# SELECTED TEXT
-------------------------

Article 4 Conclusion of the Agreement

  1. An Agreement is concluded following acceptance (orally, by email or otherwise) by the Client of the offer of the Contractor. An Agreement is also concluded if the Contractor commences the relevant implementation.
  2. Each Party bears its own costs with regard to the preparation, the negotiation, and the conclusion of the Agreement between the Parties.
  3. The Contractor can depart from the correctness and the completeness of the information made available by the Client.
  4. Each and every Agreement is concluded on the suspensive condition that the Client, on the basis of the information to be gathered by the Contractor, appears to be sufficiently creditworthy.

 

Article 5 Implementation of the Agreement

  1. The Contractor shall perform the contract with due care.
  2. The Contractor shall warn the Client if the former observes or expects that the Agreement must be implemented in a changed manner. The said changes shall not result in a failure to comply with the Agreement by the Contractor.

-------------------------

# DIRECTION A
Do these statements agree with the contract terms? Answer yes or no for each, and quote the words of the text that decide it.
(i) An Agreement is concluded only once the Client accepts the offer in writing.
(ii) Each Party pays its own costs for negotiating the Agreement.
(iii) The Contractor is required to perform the contract with due care.
# DIRECTION B
Under the contract terms, what suspensive condition applies to each and every Agreement?
# DIRECTION C
Carry on the contract terms from their last sentence.

Extracted records:
-------------------------

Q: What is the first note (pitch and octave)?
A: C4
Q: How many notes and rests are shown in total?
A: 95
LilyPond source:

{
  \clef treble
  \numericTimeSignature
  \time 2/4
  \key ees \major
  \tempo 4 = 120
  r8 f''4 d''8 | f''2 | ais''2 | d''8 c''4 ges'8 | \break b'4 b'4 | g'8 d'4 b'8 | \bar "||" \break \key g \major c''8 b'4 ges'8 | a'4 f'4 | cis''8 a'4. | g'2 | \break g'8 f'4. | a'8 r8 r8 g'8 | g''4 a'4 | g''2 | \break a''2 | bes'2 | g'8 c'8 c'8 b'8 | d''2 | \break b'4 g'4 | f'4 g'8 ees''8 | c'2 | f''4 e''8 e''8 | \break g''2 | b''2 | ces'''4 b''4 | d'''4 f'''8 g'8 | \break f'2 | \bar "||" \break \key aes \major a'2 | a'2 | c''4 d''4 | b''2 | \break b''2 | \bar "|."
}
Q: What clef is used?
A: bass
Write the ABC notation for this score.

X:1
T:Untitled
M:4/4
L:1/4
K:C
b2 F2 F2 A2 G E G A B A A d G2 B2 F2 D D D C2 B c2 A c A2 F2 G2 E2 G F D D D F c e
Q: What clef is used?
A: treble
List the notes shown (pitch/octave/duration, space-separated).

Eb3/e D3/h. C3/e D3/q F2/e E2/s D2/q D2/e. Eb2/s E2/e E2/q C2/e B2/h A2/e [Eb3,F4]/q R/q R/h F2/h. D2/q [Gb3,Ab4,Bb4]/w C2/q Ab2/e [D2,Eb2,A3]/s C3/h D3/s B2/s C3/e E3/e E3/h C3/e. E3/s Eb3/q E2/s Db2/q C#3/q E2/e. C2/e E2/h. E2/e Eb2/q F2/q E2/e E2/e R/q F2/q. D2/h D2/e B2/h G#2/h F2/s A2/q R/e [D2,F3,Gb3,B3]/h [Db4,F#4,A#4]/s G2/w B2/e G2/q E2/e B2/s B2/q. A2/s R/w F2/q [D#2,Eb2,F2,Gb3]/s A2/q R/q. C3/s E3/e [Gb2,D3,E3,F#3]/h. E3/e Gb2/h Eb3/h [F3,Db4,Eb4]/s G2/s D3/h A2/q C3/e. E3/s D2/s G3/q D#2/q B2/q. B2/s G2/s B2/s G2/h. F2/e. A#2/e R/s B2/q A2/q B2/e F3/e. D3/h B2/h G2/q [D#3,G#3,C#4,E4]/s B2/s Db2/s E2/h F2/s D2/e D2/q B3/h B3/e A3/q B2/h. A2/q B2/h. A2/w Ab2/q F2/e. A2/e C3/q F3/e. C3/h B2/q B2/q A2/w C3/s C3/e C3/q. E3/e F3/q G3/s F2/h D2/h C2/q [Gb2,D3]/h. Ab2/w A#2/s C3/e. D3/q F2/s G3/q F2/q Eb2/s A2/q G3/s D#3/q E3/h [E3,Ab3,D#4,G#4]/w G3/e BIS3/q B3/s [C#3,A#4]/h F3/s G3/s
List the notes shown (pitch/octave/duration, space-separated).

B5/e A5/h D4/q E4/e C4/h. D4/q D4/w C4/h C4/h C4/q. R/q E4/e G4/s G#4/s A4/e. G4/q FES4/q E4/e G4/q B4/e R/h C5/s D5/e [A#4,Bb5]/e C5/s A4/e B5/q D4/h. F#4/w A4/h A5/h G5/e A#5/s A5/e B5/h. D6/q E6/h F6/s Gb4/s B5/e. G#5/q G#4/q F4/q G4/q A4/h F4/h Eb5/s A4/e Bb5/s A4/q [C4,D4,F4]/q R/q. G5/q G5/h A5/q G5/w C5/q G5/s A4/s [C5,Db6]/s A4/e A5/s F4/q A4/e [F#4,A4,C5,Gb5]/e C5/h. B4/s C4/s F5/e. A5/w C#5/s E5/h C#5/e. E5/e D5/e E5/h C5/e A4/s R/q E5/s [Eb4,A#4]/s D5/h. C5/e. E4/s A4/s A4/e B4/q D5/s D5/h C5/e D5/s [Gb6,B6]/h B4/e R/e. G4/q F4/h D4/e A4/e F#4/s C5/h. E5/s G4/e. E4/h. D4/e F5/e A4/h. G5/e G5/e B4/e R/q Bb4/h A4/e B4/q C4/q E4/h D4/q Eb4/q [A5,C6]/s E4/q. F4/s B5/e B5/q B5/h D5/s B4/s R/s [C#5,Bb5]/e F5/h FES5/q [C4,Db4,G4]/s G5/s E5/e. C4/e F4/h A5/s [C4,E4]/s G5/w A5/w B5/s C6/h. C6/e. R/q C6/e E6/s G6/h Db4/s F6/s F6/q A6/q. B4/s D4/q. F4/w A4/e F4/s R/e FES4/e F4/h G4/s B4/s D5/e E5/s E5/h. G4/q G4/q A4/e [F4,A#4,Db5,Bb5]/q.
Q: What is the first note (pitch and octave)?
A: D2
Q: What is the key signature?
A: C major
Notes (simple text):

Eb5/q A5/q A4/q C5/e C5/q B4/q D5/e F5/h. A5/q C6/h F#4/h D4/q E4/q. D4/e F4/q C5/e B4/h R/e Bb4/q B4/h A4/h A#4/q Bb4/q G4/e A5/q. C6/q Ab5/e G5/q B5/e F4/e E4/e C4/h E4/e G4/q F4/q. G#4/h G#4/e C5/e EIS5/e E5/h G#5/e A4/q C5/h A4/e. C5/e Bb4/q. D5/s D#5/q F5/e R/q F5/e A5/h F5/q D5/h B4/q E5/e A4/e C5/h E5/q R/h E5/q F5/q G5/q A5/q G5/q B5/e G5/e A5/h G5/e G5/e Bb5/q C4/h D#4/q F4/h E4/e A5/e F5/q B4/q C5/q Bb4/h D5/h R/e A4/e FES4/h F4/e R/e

-------------------------

# TASK OUTPUT A
(i) No: "acceptance (orally, by email or otherwise)"
(ii) Yes: "Each Party bears its own costs with regard to the preparation, the negotiation, and the conclusion of the Agreement between the Parties."
(iii) Yes: "The Contractor shall perform the contract with due care."

# TASK OUTPUT B
The Client must appear sufficiently creditworthy, based on the information the Contractor gathers.

# TASK OUTPUT C
  3. The Contractor shall be free to hire third parties to be designated by the same for the implementation of the Agreement.
  4. If, at the discretion of the Contractor, the performance of Services cannot take place at the time respectively during the period as anticipated in the Agreement due to weather or temporary soil conditions then the Contractor shall be entitled to suspend or interrupt the performance of its Services as long as the said circumstances continue. After the circumstances as described above have come to an end, the Contractor shall be entitled to postpone the performance of its Services if this is, at its discretion, required for a proper performance of the contract.
  5. In the event of a change in the accepted contract, due to a special contract of the Client or as a result of changes in the design / the performance or because the supplied data are incorrect or incomplete, or because of a deviation from the estimated quantities, additional costs deriving from the same must be qualified as contract extras, and to the extent that this results in less costs as contract reductions.
  6. Contract extras are calculated on the basis of the price-determining factors applicable at the time the contract extras are performed. Contract reductions are settled on the basis of the price-determining factors applicable at the time the Agreement was concluded.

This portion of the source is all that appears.